**Source passage:**
· · ·
Uy said, “All of us were trained with the standard issue rifle and on top of the standard equipment I was trained with a med bag with IV’s, splints, and other medical gear.”

Uy graduated from high school at the age of 16 without a citizenship to the United States because he was born in the Philippines.

Through his service in the U.S. military, Uy was able to easily obtain American citizenship.

Uy said, “After serving in the military it was only a couple years later before I got my citizenship.”

 

Father Quinn

Father John Quinn S.J. served in the military twice during the draft era. “Rather than serve in the draft I joined the marine corps and served for a total of 6 years.” Half of those years were in active duty and the other were in reserve duty.

After his time in the marine corps Father Quinn joined the Jesuits and then once again joined the military in the war in Iraq, but this time he served as a chaplain. “In 2003 when the war broke out in Iraq it was important that catholic soldiers have priests serving as chaplains in order to give them the sacraments.” Quinn said.

Father Quinn was a part of the military as a chaplain for 3 years. Military service was not unnatural to Father Quinn.

Quinn said, “I was raised in the military, my Dad was a career army officer so the idea of service was pretty much ingrained in me from the beginning.”

Father Quinn ended up leaving the military as the provincial gave him three years to be in the military.

Quinn said, “It was a three year assignment, id order to stay in for a career I would need to be in the military longer.”

Quinn joined the military in his early 50’s and due to the fact that he could be forced to retire at the age of 60 he wouldn’t have had much time to make a military career for himself.

 

Andrey Aristov

Andrey Aristov, Assistant Principal for Curriculum and Scheduling, served in the air force as an intelligence officer for 28 years. “I was an intelligence officer because I speak, read, and write Russian.”

Aristov joined the military out of a sense of duty to the country. Aristov stated, “I really felt a need to serve my country and my fellow man and I thought that this was the best way to do it.”

Although Aristov viewed the military as a viable career, toward the end of Aristov’s career military enlistment decreased and as a result Aristov decided to pursue a different career.

Aristov said, “The pathway I was following was beginning to close in in the 1980’s when there was a drawdown of the military and some of the opportunities that I was hoping to have were shutting down and I felt at that time that it was a good idea to move into the reserves so that I could keep options open.”

Aristov views serving in the military as an experience that has helped him later on in life as he is seeing the benefits of the military in his modern day work.

Aristov said, “When I was learning how to be an officer I became more disciplined, organized, and focused. I also think it has given me the ability to prioritize more easily as these skills are all needed for an officer on a daily basis.”

 

Dave McClave

Former Loyola teacher Dave McClave served in the Vietnam War as an artillery officer.
· · ·
**Material provided:**
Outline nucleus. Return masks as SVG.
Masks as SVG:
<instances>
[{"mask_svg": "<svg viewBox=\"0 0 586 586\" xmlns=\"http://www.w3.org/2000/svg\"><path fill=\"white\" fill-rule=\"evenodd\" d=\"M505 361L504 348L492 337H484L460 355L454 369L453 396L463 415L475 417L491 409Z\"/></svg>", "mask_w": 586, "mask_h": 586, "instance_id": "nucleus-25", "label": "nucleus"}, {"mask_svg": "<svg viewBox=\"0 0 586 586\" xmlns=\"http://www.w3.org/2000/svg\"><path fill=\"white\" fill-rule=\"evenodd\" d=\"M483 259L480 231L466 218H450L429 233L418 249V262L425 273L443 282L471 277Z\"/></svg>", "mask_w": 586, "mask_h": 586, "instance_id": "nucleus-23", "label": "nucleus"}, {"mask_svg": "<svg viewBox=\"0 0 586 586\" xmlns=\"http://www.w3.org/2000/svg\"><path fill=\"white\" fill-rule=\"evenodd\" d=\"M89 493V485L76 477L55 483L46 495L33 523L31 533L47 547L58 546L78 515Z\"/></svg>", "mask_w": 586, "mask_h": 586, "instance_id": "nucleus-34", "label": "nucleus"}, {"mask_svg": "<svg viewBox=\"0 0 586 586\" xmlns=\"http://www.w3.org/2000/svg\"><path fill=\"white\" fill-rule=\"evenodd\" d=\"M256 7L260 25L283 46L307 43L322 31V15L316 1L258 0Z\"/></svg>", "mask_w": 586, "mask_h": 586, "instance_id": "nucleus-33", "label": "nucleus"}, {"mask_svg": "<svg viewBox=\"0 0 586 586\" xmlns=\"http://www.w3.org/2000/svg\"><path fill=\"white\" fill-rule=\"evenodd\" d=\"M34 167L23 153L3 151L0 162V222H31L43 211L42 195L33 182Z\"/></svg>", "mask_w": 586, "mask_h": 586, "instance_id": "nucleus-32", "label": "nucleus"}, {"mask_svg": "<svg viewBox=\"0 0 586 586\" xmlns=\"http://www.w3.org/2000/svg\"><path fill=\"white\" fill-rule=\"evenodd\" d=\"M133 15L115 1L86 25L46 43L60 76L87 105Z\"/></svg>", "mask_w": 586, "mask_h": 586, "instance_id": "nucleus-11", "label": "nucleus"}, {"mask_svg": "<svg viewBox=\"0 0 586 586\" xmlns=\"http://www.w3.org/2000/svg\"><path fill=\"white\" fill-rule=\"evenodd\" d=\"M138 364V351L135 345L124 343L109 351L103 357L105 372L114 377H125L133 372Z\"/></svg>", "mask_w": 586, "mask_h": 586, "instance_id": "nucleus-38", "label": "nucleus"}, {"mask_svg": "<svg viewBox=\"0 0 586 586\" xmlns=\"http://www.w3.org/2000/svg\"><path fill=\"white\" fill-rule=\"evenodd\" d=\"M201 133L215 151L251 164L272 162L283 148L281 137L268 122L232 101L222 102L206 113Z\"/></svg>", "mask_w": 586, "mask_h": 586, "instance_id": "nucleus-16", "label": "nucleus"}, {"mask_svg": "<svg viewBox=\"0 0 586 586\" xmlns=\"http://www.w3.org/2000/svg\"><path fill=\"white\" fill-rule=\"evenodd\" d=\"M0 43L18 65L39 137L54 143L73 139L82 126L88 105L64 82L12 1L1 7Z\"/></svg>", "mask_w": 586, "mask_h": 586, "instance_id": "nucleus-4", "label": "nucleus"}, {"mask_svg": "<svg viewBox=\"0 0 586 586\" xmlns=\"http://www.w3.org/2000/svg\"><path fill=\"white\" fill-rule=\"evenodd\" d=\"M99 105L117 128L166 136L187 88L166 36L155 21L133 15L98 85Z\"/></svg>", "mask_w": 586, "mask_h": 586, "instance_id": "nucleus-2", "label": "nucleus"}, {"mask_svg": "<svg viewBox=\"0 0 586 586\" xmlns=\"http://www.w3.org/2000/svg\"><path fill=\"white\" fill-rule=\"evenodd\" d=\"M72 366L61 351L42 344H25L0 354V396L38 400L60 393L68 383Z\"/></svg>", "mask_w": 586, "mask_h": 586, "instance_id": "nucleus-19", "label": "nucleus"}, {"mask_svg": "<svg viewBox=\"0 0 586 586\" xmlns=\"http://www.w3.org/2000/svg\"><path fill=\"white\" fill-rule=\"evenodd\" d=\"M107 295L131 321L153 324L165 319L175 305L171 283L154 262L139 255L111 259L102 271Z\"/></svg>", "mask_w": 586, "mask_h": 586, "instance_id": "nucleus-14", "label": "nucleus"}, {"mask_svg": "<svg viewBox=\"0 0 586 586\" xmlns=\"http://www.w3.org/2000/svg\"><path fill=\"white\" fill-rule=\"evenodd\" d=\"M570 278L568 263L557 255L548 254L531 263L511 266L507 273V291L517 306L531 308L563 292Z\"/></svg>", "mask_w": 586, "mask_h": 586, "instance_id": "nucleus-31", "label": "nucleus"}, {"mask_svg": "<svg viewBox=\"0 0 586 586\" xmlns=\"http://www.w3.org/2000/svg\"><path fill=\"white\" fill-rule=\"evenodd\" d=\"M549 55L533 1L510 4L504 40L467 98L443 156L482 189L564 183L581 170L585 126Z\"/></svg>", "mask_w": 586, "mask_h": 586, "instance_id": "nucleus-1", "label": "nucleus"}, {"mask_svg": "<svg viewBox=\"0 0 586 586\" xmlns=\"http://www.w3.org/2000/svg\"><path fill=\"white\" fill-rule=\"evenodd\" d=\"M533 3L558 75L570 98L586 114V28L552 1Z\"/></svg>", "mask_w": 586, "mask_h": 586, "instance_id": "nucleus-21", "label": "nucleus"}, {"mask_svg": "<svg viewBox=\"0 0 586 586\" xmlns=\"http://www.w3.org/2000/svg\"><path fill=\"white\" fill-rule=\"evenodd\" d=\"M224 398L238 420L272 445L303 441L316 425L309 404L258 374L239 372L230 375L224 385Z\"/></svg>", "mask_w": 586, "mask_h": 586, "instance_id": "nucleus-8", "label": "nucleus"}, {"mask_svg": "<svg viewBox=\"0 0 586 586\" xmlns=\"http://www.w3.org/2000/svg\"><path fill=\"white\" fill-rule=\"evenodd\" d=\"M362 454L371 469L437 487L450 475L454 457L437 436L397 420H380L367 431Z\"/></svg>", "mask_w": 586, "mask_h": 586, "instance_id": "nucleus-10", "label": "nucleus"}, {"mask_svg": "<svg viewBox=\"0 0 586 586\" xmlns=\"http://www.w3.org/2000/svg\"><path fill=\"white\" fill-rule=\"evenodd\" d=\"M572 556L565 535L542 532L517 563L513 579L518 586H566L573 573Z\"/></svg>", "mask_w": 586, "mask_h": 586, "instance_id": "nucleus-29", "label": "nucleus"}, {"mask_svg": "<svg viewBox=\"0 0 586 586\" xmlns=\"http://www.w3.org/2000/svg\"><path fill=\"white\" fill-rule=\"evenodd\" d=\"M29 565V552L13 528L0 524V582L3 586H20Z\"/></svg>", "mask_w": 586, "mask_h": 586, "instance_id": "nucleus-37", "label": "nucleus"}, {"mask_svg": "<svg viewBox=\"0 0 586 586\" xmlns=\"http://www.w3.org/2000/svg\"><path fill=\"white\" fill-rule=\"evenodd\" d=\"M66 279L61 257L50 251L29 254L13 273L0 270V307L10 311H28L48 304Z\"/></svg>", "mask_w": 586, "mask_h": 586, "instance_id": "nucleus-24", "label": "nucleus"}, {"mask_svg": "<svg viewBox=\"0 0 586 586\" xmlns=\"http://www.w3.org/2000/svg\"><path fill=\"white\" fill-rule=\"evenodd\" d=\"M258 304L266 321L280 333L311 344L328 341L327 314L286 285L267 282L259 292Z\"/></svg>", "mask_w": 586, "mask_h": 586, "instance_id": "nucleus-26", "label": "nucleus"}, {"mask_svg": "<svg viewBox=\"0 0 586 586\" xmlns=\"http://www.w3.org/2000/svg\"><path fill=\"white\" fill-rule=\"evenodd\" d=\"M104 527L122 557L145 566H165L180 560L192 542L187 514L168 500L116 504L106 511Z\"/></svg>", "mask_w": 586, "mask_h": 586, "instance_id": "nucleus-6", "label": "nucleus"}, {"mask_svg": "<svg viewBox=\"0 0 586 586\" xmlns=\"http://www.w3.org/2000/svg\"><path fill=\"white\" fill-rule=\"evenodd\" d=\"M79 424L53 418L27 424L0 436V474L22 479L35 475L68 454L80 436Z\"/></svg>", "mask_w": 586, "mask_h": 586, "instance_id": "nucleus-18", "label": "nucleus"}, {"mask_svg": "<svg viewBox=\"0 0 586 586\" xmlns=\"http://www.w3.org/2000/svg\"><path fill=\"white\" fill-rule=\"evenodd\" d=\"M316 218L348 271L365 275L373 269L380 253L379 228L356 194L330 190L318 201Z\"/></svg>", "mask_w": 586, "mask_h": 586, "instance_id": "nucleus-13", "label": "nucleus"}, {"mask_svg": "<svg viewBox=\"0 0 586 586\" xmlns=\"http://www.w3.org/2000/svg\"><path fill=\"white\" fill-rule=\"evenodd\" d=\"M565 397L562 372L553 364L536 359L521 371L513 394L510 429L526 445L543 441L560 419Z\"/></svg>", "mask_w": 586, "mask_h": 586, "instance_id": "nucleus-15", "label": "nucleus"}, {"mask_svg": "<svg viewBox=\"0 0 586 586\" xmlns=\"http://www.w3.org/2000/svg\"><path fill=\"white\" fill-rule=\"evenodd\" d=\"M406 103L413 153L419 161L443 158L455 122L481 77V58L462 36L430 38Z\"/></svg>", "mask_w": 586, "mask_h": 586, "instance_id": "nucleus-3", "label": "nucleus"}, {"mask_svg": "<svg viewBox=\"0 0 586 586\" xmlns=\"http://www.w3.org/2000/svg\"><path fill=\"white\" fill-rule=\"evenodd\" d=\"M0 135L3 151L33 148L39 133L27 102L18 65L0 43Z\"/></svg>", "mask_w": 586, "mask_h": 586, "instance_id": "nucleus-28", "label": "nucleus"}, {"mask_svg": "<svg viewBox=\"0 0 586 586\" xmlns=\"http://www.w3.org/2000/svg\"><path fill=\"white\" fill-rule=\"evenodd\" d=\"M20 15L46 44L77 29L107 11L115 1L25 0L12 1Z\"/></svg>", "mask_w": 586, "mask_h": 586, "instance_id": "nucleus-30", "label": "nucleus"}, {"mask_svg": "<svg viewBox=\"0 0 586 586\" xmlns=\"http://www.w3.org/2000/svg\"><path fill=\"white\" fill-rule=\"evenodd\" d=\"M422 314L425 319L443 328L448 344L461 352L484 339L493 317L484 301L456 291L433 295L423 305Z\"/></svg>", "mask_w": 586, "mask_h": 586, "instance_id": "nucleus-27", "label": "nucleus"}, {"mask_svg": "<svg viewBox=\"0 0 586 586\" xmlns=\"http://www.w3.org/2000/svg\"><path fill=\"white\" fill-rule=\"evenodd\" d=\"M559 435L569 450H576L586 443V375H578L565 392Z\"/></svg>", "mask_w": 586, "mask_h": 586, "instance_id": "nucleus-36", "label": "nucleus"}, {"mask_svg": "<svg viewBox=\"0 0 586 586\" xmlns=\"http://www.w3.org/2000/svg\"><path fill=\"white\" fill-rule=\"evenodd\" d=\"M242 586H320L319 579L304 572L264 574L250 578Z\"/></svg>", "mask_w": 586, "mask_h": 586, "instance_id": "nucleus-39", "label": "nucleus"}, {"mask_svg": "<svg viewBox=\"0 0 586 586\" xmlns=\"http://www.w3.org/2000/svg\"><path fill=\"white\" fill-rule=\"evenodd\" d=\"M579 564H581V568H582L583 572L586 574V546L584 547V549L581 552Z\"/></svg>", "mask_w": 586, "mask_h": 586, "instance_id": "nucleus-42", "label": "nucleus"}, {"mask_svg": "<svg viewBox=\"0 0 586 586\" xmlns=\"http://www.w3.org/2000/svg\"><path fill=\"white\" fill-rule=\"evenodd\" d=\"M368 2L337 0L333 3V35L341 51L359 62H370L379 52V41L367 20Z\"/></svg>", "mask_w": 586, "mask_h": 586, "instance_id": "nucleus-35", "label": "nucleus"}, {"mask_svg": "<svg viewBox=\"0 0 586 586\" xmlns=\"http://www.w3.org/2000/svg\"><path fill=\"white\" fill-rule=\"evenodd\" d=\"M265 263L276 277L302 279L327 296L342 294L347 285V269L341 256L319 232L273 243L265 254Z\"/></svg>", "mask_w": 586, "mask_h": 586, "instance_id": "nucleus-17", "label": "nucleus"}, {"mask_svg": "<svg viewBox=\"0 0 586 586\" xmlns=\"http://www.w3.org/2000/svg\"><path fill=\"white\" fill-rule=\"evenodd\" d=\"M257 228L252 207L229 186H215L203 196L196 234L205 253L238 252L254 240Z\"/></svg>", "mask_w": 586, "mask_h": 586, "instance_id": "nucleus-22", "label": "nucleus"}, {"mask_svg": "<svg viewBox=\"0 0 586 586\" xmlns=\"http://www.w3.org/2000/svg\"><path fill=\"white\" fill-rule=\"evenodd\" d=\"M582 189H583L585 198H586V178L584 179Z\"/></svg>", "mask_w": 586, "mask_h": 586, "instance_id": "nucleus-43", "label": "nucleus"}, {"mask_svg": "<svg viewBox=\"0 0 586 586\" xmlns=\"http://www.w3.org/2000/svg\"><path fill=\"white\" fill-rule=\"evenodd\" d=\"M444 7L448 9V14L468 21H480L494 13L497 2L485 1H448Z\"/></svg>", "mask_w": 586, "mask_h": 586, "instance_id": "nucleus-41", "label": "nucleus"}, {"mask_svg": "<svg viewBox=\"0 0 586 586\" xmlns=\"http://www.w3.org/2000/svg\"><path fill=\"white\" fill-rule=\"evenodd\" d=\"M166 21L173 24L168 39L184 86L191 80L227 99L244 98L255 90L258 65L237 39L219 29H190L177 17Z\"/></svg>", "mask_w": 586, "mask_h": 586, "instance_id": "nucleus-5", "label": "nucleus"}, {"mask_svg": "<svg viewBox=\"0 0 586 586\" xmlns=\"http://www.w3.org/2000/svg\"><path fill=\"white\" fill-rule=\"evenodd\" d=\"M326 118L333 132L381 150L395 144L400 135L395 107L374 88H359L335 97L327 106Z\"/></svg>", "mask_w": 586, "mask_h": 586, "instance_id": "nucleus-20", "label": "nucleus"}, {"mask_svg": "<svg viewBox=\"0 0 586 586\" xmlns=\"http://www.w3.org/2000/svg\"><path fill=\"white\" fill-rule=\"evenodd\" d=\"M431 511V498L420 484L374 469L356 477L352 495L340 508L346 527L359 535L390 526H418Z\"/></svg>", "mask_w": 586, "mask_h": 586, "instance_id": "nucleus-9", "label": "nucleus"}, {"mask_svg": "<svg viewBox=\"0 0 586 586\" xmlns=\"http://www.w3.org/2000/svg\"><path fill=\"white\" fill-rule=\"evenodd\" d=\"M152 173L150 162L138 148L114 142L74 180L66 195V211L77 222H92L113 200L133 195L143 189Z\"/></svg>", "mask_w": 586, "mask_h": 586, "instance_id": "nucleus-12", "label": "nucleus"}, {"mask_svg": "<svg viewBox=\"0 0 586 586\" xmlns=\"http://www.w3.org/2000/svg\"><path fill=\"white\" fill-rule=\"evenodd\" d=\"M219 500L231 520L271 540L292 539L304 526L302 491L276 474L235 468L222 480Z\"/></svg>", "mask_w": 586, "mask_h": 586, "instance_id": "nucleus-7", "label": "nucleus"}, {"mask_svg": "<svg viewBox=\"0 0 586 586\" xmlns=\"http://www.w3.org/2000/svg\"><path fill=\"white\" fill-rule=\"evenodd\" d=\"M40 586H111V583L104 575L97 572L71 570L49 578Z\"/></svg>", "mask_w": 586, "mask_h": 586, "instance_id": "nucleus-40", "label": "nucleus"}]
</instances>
· · ·
**Problems to work on:**
1: Who are all the people the passage on military service names as having served in the military?
2: Answer these from the passage on military service:
(a) In what country was Uy born?
(b) For how many years did Andrey Aristov serve in the air force?
(c) In which war did Dave McClave serve?
The entries are separate material, unrelated to the text about military service.

**Answers provided:**
1: Uy, Father John Quinn, Andrey Aristov, Dave McClave

2:
(a) The Philippines
(b) 28 years
(c) The Vietnam War